Rule-based controls (RBC) are a type of control system that operate based on a set of predefined rules or conditions. These rules are used to guide the behavior of the system in different situations, and the system responds to changes in its environment by following these rules. RBC is often used in automation and control systems to perform a specific task or set of tasks in a consistent and predictable manner. They can potentially scale up because the absence of a model makes the solution easily applicable to different cases. However, they can be difficult to optimally tune because they are not adaptable enough for the complexity of the environment dynamics.

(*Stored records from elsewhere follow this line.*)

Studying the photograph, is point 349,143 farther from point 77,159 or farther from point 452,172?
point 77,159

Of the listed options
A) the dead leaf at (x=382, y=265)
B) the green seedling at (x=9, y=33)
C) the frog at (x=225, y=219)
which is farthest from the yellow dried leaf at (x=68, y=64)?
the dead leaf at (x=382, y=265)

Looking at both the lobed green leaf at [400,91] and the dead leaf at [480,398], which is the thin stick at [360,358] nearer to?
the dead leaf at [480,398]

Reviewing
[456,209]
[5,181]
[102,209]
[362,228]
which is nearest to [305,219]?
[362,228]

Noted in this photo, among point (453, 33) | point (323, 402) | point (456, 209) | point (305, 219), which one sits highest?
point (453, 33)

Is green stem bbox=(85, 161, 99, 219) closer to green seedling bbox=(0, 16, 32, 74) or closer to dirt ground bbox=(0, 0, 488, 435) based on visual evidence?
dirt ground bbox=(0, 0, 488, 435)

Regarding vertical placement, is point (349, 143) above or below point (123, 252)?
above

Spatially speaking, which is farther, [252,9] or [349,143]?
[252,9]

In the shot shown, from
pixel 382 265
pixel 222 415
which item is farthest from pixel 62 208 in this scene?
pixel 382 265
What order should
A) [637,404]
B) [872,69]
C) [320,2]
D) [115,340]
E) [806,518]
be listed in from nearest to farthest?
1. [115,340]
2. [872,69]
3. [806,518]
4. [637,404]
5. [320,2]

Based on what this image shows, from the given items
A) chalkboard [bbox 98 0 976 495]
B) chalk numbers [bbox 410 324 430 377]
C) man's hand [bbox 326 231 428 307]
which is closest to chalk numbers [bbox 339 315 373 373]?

Model predictive control (MPC) is a control technique that uses a predetermined model of a system to predict its future behavior and optimize control actions in order to achieve a desired output. The predetermined model can be either a physic-based model or a machine learning-based model that is calibrated or trained on historical data collected from the system. MPC can fit complex environment dynamics and achieve excellent results, but its performance depends on the accuracy of the predetermined model, which can be expensive to obtain.
While a Model Predictive Control uses a predetermined model, Reinforcement learning control (RL) is a control approach that relies on learning from experience to determine the best actions to take. It involves training an agent to interact with its environment in order to maximize a reward signal. The agent is not told which actions to take, but must discover which actions yield the most reward by trying them. RL adapts continuously to the controlled environment and continues learning using real-time data collected, making it suitable for large-scale, complex, or uncertain environments.
1. Rawlings, James B., and David Q. Mayne. "Model Predictive Control: Theory and Design." Nob Hill Pub., 2009.
2. Sutton, Richard S., and Andrew G. Barto. "Reinforcement Learning: An Introduction." MIT Press, 2018.